◆ **Work instructions**
In the forum thread about moving to Liverpool below, what does the reply say parents pay for when their children attend state schools?

◆ **Document extract**

-*-

# Looking for advice about areas and schools in Liverpool



## Buris (Apr 5, 2008)

Hi!

Is there anyone out there living i Liverpool?

I will move to Liverpool with my husband and children (2 and 5) in july due to my husbands work. 

What areas are nice to live in? 

What about schools and pre-schools? Whats the difference between day nurseries, nursery schools and pre-schools? I got cunfused when I tried to find out via google. How do I choose?

Anyone who can recomend schools. None of my kids speaks english yet. 

At what age do they start school? And what is the cost? I'm under the impression that it's pretty expensive.

Grateful for any help


----------



## MichelleAlison (Aug 25, 2007)

Buris said:


> Hi!
> 
> Is there anyone out there living i Liverpool?
> 
> ...


Hi and welcome to the forum.

Although I don't know anything about Liverpool, as I lived in London with my children, I can tell you that children start school the September after they turn 4 (the cut-off date is 31 August). State schools are free and you only pay for school meals and uniforms. Children are provided with all school books including exercise books and pens, although many schools now ask that children bring in pencil cases with basic provisions.

You must have been thinking about private schools which are very expensive.

-*-

◆ **Entries**
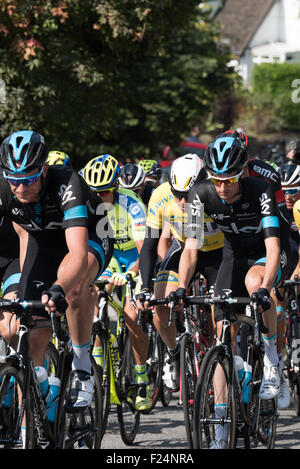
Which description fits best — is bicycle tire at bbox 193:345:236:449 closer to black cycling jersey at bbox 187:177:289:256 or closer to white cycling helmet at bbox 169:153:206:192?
black cycling jersey at bbox 187:177:289:256

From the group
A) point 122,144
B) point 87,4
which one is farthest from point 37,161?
point 122,144

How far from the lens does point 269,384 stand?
6367 mm

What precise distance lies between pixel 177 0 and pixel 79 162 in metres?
5.66

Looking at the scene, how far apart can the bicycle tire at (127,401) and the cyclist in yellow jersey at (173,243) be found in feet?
1.09

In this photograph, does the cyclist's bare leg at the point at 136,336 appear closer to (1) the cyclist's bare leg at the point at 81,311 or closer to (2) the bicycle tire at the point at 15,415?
(1) the cyclist's bare leg at the point at 81,311

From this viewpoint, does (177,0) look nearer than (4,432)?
No

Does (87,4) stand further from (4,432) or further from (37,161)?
(4,432)

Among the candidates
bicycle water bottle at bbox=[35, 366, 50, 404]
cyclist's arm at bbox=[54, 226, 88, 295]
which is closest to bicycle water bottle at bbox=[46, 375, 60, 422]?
bicycle water bottle at bbox=[35, 366, 50, 404]

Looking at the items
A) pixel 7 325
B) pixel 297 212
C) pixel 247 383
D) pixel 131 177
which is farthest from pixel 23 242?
pixel 131 177

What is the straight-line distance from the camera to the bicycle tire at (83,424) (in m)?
5.34

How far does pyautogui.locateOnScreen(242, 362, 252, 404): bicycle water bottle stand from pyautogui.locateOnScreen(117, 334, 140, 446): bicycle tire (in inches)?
53.5

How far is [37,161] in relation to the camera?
5199 millimetres

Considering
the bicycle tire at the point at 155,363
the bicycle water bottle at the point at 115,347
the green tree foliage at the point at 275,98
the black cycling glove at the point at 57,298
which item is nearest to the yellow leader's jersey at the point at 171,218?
the bicycle water bottle at the point at 115,347

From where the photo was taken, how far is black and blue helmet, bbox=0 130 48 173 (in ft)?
17.0
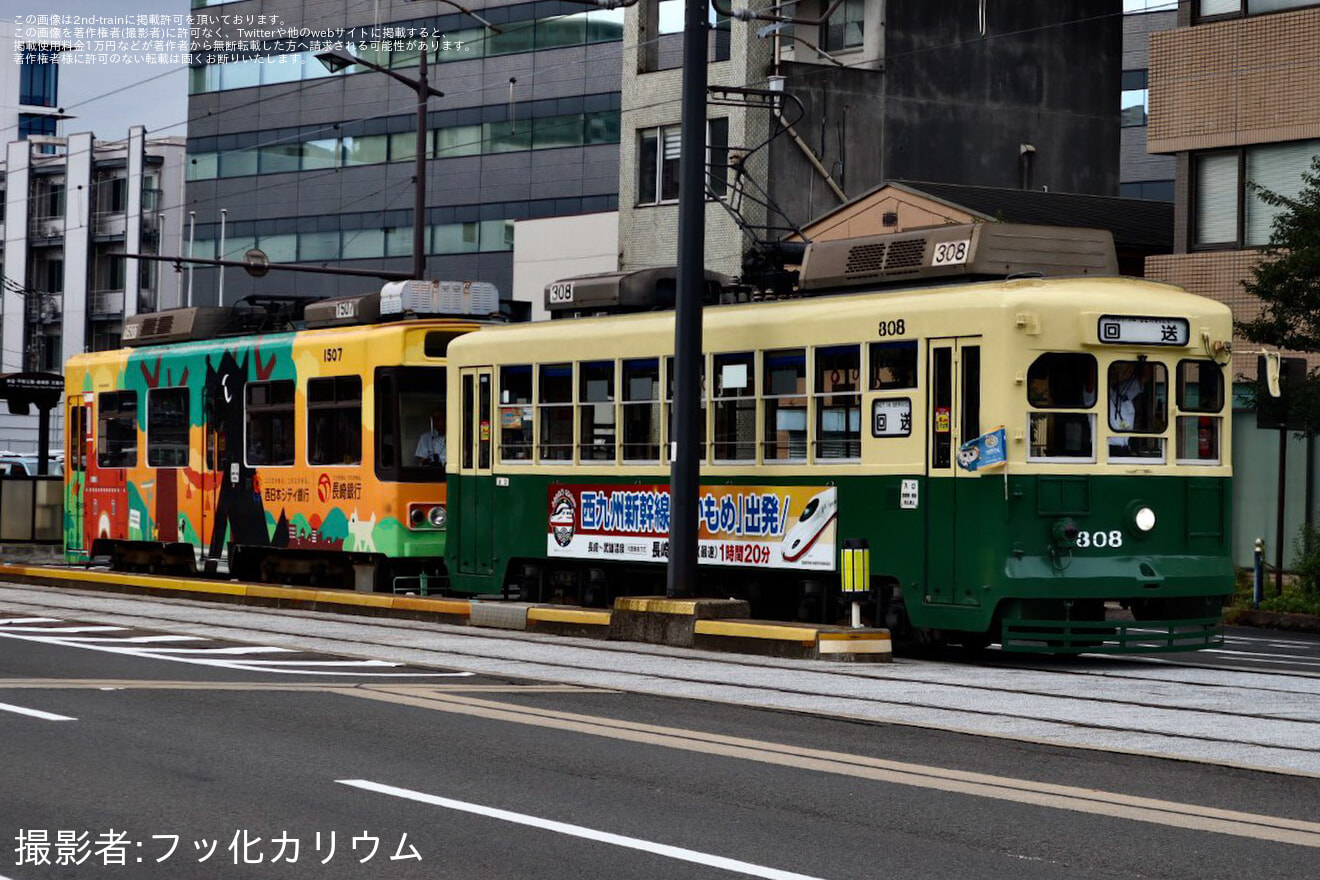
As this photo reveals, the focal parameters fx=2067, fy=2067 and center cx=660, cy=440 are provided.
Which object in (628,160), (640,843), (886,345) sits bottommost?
(640,843)

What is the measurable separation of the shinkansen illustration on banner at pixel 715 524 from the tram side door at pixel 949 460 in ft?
3.85

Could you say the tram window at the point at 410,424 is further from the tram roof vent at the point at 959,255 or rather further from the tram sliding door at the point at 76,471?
the tram sliding door at the point at 76,471

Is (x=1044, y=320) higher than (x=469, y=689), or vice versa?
(x=1044, y=320)

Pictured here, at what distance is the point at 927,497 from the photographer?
55.2 feet

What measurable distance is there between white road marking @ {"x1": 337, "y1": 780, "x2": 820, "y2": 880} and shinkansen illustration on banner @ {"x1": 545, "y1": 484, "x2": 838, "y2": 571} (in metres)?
8.57

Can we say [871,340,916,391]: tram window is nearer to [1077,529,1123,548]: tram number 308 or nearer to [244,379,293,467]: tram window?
[1077,529,1123,548]: tram number 308

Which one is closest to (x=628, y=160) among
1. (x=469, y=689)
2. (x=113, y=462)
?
(x=113, y=462)

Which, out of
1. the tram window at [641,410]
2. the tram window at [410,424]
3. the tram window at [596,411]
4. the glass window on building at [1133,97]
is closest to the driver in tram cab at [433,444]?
the tram window at [410,424]

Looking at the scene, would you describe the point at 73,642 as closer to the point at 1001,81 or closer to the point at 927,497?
the point at 927,497

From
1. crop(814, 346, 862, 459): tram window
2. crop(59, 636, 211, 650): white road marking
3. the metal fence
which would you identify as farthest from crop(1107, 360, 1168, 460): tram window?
the metal fence

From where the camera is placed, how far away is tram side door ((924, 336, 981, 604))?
16.5 meters

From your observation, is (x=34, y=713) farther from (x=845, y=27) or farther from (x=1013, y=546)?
(x=845, y=27)

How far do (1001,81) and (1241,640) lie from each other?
25.3 meters

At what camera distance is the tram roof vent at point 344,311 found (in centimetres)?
2448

-*-

◆ **Expected output**
Only school meals and uniforms.